SELECTION:
☆ ☆ ☆ ☆

One of the first differentiators you’ll notice is the denier rating of various fabrics. A higher denier rating indicates thicker material, which you may or may not find desirable. Manufacturers also use different methods of shell waterproofing. Gore-Tex is the most well-known (and for good reason), but other proprietary treatments like Black Diamond’s BD.dry, Patagonia’s H2No, and The North Face’s Futurelight also exist. Your needs will determine which is best for you; a winter hiking jacket for Colorado and a spring hiking jacket in the Pacific Northwest are very different things, after all. Something as simple as color may affect your buying decision. Do you want to stand out on the slopes or blend into the forest? That’s up to you. 

Fit

Just like any other piece of clothing, hardshell jackets fit different body types, well, differently. Fortunately, outer layers tend to be pretty forgiving because they’re intended to be worn over at least one other layer with a loose fit. Other considerations include hoods that can fit over a helmet and pockets that are high enough to access over your pack’s hip belt. Active lifestyles also require jackets that stretch and bend with you rather than binding up and holding you back.

☆ ☆ ☆ ☆

AIM A:
List each line of the listing below that contains the word "utility".

☆ ☆ ☆ ☆

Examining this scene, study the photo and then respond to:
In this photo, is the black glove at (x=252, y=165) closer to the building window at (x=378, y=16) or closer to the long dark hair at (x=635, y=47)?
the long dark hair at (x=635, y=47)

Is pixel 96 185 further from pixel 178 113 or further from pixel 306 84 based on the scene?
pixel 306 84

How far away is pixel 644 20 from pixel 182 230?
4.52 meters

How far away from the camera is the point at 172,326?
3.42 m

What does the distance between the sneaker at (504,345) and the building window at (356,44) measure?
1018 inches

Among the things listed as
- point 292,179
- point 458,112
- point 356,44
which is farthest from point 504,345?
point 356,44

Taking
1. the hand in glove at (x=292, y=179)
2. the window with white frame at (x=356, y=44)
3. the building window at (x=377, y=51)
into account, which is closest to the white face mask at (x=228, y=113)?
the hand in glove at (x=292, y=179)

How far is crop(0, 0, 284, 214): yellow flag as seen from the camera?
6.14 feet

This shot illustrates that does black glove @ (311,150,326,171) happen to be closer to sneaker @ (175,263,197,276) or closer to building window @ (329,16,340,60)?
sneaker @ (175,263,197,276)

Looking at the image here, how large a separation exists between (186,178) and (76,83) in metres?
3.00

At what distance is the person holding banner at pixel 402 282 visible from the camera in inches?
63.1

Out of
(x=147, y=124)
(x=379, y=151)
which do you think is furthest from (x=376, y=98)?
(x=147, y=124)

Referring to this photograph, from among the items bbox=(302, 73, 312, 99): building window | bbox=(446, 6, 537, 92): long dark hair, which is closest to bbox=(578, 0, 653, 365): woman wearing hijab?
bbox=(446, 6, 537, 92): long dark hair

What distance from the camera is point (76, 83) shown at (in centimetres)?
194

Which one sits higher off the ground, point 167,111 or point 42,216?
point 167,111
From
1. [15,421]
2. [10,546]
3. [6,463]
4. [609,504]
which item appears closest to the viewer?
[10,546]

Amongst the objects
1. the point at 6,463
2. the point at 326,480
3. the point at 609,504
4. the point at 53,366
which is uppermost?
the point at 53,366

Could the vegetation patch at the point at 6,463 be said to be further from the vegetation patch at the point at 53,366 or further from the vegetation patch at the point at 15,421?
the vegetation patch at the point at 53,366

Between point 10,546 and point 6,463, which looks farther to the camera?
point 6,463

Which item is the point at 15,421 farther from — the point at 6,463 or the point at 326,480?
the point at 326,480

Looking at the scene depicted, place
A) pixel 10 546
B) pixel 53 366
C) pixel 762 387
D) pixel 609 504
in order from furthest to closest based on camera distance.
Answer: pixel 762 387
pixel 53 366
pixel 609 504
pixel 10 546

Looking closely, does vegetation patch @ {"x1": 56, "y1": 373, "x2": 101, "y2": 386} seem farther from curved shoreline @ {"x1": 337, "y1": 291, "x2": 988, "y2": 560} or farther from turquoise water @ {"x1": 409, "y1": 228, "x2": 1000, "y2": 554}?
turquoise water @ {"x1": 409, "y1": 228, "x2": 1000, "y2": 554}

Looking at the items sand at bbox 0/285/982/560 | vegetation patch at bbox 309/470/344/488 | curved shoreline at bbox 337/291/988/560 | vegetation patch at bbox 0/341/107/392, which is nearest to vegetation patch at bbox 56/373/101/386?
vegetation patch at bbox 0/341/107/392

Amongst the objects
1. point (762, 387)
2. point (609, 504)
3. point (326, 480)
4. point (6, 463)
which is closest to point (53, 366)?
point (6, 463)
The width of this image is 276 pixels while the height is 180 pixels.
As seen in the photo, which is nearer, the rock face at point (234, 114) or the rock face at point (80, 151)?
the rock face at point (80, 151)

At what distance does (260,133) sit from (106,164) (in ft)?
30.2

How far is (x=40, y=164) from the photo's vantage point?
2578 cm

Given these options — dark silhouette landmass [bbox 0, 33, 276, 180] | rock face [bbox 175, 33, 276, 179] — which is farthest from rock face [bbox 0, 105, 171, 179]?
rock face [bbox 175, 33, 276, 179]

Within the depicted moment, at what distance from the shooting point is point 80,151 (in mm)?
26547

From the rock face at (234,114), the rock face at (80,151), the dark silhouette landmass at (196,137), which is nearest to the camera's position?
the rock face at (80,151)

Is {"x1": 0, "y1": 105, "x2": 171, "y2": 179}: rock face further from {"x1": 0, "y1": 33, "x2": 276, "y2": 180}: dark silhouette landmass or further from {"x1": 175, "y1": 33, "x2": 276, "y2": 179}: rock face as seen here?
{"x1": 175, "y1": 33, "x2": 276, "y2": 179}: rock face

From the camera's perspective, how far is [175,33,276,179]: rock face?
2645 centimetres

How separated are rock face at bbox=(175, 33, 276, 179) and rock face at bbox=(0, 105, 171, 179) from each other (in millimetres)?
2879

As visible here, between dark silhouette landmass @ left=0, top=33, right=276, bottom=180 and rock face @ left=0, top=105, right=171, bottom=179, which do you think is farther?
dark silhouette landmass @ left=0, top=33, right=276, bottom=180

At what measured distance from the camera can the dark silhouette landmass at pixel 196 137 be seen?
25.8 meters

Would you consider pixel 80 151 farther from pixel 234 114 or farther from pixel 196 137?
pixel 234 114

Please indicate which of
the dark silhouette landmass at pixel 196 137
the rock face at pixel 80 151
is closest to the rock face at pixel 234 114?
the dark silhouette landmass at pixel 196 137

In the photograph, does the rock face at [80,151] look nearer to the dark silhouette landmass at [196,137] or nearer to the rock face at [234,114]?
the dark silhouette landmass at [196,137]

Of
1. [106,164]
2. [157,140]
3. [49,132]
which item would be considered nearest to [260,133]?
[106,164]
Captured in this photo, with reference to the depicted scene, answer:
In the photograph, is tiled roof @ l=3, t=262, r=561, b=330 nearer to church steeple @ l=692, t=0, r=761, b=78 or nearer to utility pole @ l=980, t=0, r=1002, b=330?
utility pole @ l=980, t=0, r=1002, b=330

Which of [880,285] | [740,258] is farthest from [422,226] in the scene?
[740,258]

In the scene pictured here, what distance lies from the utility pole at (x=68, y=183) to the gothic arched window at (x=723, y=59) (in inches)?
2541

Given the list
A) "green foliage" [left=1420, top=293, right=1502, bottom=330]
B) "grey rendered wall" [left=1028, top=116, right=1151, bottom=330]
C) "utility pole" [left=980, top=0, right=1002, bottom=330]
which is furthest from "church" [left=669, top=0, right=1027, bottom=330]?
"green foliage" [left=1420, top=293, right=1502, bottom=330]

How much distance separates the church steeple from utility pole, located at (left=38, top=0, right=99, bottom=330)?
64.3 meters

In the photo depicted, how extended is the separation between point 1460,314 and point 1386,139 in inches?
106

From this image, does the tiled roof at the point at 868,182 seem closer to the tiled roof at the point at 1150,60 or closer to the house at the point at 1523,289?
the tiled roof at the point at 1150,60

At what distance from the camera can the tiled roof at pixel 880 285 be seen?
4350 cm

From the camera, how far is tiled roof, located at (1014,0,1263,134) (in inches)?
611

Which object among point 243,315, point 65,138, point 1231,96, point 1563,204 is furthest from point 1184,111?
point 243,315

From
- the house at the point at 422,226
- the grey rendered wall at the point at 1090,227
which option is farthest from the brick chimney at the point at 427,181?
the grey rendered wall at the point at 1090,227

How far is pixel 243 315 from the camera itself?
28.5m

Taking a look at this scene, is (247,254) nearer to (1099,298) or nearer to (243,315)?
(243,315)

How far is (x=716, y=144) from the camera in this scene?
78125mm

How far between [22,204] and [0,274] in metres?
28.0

☆ ☆ ☆ ☆

AIM B:
Continue the hardshell jacket text above, starting right after its final sentence.

REPLY A:
In the photograph, is tiled roof @ l=3, t=262, r=561, b=330 nearer to church steeple @ l=692, t=0, r=761, b=78 or nearer to utility pole @ l=980, t=0, r=1002, b=330?
utility pole @ l=980, t=0, r=1002, b=330
In the scene pictured here, what distance lies from the utility pole at (x=68, y=183) to the gothic arched window at (x=723, y=59) (in inches)?
C) "utility pole" [left=980, top=0, right=1002, bottom=330]
How much distance separates the church steeple from utility pole, located at (left=38, top=0, right=99, bottom=330)?

REPLY B:
Weight

If you’re in a region that has variable weather, you’ll likely be moving your hardshell jacket from your body to your pack and back again pretty regularly. The less you wear it, the more you’ll care about weight. Backcountry jackets that spend a lot of time riding shotgun in your pack should be light and compact. The ones that you need to wear all the time can afford to be a little more robust.

FAQs about hardshell jackets

Q: Do hardshell jackets keep you warm?

A: Hardshell jackets protect against wind and rain, which will help you stay warm, but they don’t have insulation. Your hardshell jacket should be large enough to fit over an appropriately insulated mid layer so you can add and remove layers throughout the day as necessary. 

Q: What’s the difference between hardshell and softshell jackets?

A: Think of hardshell jackets as an evolution of the rain jacket. Softshell rain jackets might use two layers of material to create a waterproof barrier, but they aren’t very durable. Hardshell jackets usually use three layers of material and are built to take more physical abuse. If you’re just going to be running from the car to work in the rain, save some money and get a lightweight softshell jacket. If you’re going to be breaking trail in the mountains, you need a hardshell jacket. 

Q: Are hardshell jackets windproof?

A: Yes, hardshell jackets are windproof and waterproof. They also hold up well against pokes and scrapes.

Q: What is the most eco-friendly hardshell jacket?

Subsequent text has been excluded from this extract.